#### WRITTEN PROBLEM
Repeat each entry word for word. Leave any images out of the copy.

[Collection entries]
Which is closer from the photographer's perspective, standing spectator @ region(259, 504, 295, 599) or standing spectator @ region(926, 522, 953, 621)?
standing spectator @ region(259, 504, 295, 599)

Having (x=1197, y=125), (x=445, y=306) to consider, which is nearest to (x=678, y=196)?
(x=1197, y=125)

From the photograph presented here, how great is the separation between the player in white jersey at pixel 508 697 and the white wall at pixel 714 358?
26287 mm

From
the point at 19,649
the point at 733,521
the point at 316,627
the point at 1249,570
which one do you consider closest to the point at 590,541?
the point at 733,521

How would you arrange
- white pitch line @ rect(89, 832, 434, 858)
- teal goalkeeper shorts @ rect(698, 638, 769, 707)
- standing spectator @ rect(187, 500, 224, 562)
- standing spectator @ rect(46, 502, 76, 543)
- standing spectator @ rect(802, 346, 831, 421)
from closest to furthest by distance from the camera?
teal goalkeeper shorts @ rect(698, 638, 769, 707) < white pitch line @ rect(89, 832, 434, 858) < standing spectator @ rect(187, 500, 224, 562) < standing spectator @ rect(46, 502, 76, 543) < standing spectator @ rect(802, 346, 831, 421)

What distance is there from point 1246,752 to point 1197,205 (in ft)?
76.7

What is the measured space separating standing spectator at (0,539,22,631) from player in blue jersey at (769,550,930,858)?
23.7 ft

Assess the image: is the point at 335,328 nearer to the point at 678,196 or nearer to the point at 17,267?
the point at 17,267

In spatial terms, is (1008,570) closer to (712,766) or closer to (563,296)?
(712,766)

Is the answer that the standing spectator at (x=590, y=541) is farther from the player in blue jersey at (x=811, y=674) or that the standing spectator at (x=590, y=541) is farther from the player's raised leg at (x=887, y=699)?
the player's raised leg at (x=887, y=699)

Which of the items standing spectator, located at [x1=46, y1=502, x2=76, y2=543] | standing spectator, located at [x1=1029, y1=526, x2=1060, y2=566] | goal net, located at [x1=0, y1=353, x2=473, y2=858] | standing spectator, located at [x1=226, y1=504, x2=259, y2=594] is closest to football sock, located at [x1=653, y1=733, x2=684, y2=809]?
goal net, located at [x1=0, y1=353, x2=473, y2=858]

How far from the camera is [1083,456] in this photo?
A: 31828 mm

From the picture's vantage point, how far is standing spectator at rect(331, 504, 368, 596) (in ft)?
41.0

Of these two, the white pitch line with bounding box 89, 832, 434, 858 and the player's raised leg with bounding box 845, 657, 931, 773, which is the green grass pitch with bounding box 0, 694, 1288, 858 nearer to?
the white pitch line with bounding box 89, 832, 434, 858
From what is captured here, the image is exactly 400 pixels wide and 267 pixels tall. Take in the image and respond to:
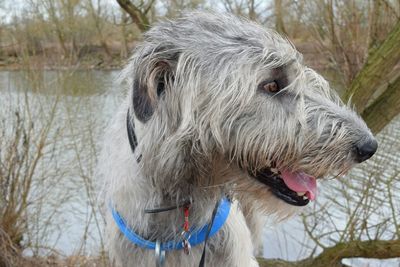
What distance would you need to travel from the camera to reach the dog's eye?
1987 millimetres

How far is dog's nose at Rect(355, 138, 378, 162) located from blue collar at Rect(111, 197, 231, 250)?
0.77 metres

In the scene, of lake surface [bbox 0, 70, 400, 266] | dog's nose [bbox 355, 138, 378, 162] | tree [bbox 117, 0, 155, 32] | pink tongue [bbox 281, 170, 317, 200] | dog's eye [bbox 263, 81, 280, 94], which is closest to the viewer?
dog's nose [bbox 355, 138, 378, 162]

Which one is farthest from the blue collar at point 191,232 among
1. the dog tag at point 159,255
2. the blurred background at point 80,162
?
the blurred background at point 80,162

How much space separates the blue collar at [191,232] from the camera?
95.8 inches

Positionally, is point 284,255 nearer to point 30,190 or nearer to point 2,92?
point 30,190

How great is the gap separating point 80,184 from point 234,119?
4.32 metres

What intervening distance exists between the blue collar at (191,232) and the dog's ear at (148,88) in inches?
27.1

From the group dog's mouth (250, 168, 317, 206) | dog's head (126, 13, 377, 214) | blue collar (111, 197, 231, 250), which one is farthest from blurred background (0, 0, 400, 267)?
dog's head (126, 13, 377, 214)

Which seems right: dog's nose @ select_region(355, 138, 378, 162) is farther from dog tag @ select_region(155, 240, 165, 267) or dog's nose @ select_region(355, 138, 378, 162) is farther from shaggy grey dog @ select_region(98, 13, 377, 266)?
dog tag @ select_region(155, 240, 165, 267)

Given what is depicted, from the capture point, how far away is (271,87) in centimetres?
200

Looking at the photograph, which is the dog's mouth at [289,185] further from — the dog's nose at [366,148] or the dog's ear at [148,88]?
the dog's ear at [148,88]

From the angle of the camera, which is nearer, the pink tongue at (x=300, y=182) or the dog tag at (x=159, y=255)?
the pink tongue at (x=300, y=182)

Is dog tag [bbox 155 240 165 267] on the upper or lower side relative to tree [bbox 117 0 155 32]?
lower

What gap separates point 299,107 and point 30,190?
12.7 ft
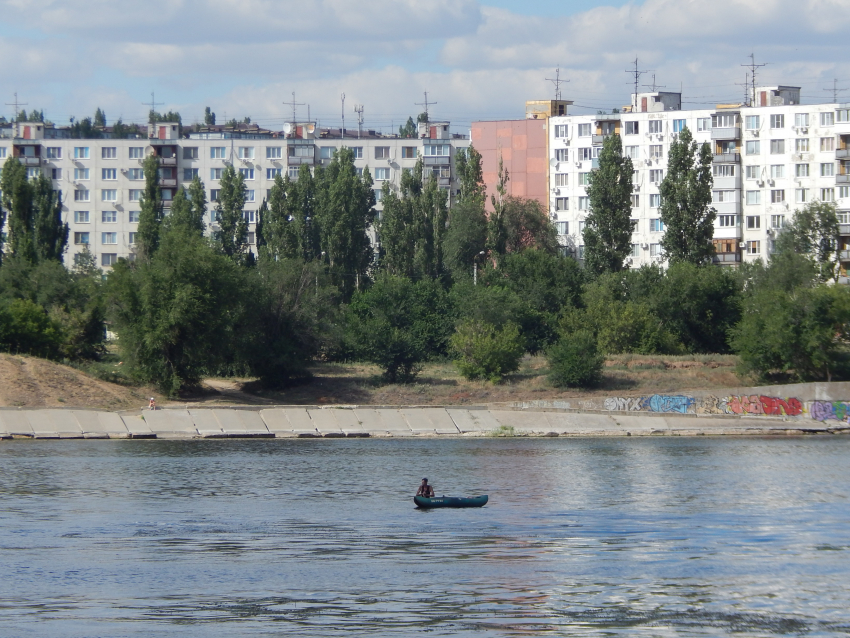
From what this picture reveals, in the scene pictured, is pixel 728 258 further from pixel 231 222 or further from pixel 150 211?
pixel 150 211

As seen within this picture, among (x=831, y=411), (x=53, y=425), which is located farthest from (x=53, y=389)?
(x=831, y=411)

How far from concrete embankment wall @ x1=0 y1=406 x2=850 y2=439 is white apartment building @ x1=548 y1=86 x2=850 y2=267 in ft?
136

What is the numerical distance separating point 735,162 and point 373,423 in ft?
208

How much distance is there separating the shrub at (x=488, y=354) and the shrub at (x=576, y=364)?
3.15 meters

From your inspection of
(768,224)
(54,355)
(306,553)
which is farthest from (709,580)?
(768,224)

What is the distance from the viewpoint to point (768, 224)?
122m

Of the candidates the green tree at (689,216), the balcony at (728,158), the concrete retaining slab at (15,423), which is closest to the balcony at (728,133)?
the balcony at (728,158)

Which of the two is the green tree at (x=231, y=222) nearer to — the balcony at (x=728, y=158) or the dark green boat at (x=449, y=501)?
the balcony at (x=728, y=158)

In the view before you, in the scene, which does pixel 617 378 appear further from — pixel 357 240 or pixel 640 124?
pixel 640 124

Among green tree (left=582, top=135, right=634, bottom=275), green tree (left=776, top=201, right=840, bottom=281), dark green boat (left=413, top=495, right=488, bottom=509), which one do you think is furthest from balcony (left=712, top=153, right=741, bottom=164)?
dark green boat (left=413, top=495, right=488, bottom=509)

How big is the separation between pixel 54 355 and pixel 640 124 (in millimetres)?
71267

#### FINISHED EXERCISE
Which is closer from the photographer's perspective, standing spectator @ region(259, 504, 295, 599) or standing spectator @ region(926, 522, 953, 621)?
standing spectator @ region(259, 504, 295, 599)

Having (x=1197, y=125), (x=445, y=306) to consider, which is nearest to (x=678, y=196)?
(x=1197, y=125)

From the photograph presented here, how great is the separation between the player in white jersey at pixel 508 697 and the white wall at pixel 714 358?
26287 mm

From
the point at 19,649
the point at 733,521
the point at 316,627
the point at 1249,570
which one do you consider closest to the point at 590,541?
the point at 733,521

How would you arrange
- white pitch line @ rect(89, 832, 434, 858)
- teal goalkeeper shorts @ rect(698, 638, 769, 707)
- standing spectator @ rect(187, 500, 224, 562)
- standing spectator @ rect(46, 502, 76, 543)
- standing spectator @ rect(802, 346, 831, 421)
from closest to furthest by distance from the camera?
teal goalkeeper shorts @ rect(698, 638, 769, 707) < white pitch line @ rect(89, 832, 434, 858) < standing spectator @ rect(187, 500, 224, 562) < standing spectator @ rect(46, 502, 76, 543) < standing spectator @ rect(802, 346, 831, 421)

What distance is there from point 1246,752 to point 1197,205 (in ft)?
76.7

What is the measured space separating standing spectator at (0,539,22,631) from player in blue jersey at (769,550,930,858)?
23.7 ft

Assess the image: is the point at 335,328 nearer to the point at 678,196 or nearer to the point at 17,267?
the point at 17,267

In spatial terms, is (1008,570) closer to (712,766) or closer to (563,296)?
(712,766)

Is the answer that the standing spectator at (x=590, y=541) is farther from the player in blue jersey at (x=811, y=674) or that the standing spectator at (x=590, y=541) is farther from the player's raised leg at (x=887, y=699)?
the player's raised leg at (x=887, y=699)

Which of the items standing spectator, located at [x1=46, y1=502, x2=76, y2=543] | standing spectator, located at [x1=1029, y1=526, x2=1060, y2=566] | goal net, located at [x1=0, y1=353, x2=473, y2=858] | standing spectator, located at [x1=226, y1=504, x2=259, y2=594] is closest to football sock, located at [x1=653, y1=733, x2=684, y2=809]?
goal net, located at [x1=0, y1=353, x2=473, y2=858]

How far from the camera is [1083,456] in this photo?
A: 31828 mm

From the picture's vantage point, how far is standing spectator at rect(331, 504, 368, 596) (in ft)?
41.0

Of these two, the white pitch line with bounding box 89, 832, 434, 858 and the player's raised leg with bounding box 845, 657, 931, 773, which is the green grass pitch with bounding box 0, 694, 1288, 858 nearer to?
the white pitch line with bounding box 89, 832, 434, 858
From what is captured here, the image is exactly 400 pixels wide and 267 pixels tall. Take in the image and respond to:
What distance would you need to travel from the camera to reach the dog's eye?
1987 millimetres

How far is dog's nose at Rect(355, 138, 378, 162) located from blue collar at Rect(111, 197, 231, 250)?
0.77 metres

In the scene, of lake surface [bbox 0, 70, 400, 266] | dog's nose [bbox 355, 138, 378, 162] | tree [bbox 117, 0, 155, 32] | pink tongue [bbox 281, 170, 317, 200] | dog's eye [bbox 263, 81, 280, 94], which is closest to the viewer?
dog's nose [bbox 355, 138, 378, 162]

Which one is farthest from the blue collar at point 191,232 among
1. the dog tag at point 159,255
2. the blurred background at point 80,162
?
the blurred background at point 80,162

How much space separates the blue collar at [191,232] from the camera?
95.8 inches

Positionally, is point 284,255 nearer to point 30,190 or nearer to point 2,92?
point 30,190

How great is the gap separating point 80,184 from point 234,119?
4.32 metres

What intervening distance exists between the blue collar at (191,232) and the dog's ear at (148,88) in inches?
27.1

From the group dog's mouth (250, 168, 317, 206) | dog's head (126, 13, 377, 214) | blue collar (111, 197, 231, 250), which one is farthest from blurred background (0, 0, 400, 267)?
dog's head (126, 13, 377, 214)

Which seems right: dog's nose @ select_region(355, 138, 378, 162) is farther from dog tag @ select_region(155, 240, 165, 267) or dog's nose @ select_region(355, 138, 378, 162) is farther from shaggy grey dog @ select_region(98, 13, 377, 266)?
dog tag @ select_region(155, 240, 165, 267)

Given what is depicted, from the capture point, how far away is (271,87) in centimetres?
200

Looking at the photograph, which is the dog's mouth at [289,185] further from — the dog's nose at [366,148] or the dog's ear at [148,88]?
the dog's ear at [148,88]

From the angle of the camera, which is nearer, the pink tongue at (x=300, y=182) or the dog tag at (x=159, y=255)?
the pink tongue at (x=300, y=182)

Is dog tag [bbox 155 240 165 267] on the upper or lower side relative to tree [bbox 117 0 155 32]?
lower

What gap separates point 299,107 and point 30,190?
12.7 ft
From what this picture reveals, in the scene pictured, is pixel 728 258 further from pixel 231 222 or further from pixel 150 211?
pixel 150 211

As seen within this picture, among (x=831, y=411), (x=53, y=425), which is located farthest from (x=53, y=389)?
(x=831, y=411)

How far from concrete embankment wall @ x1=0 y1=406 x2=850 y2=439 is white apartment building @ x1=548 y1=86 x2=850 y2=267 in ft?
136

What is the numerical distance separating point 735,162 and point 373,423 in ft?
208

How much distance is there separating the shrub at (x=488, y=354) and the shrub at (x=576, y=364)?
3.15 meters

From your inspection of
(768,224)
(54,355)
(306,553)
which is farthest from (709,580)?
(768,224)

What is the distance from the viewpoint to point (768, 224)?
122m

Of the candidates the green tree at (689,216), the balcony at (728,158), the concrete retaining slab at (15,423), which is closest to the balcony at (728,133)?
the balcony at (728,158)

Which of the two is the green tree at (x=231, y=222) nearer to — the balcony at (x=728, y=158) or the dark green boat at (x=449, y=501)?
the balcony at (x=728, y=158)

In the view before you, in the scene, which does pixel 617 378 appear further from — pixel 357 240 or pixel 640 124?
pixel 640 124

Among green tree (left=582, top=135, right=634, bottom=275), green tree (left=776, top=201, right=840, bottom=281), dark green boat (left=413, top=495, right=488, bottom=509), which one do you think is furthest from balcony (left=712, top=153, right=741, bottom=164)?
dark green boat (left=413, top=495, right=488, bottom=509)

How big is the separation between pixel 54 355 and pixel 640 124 (in millimetres)?
71267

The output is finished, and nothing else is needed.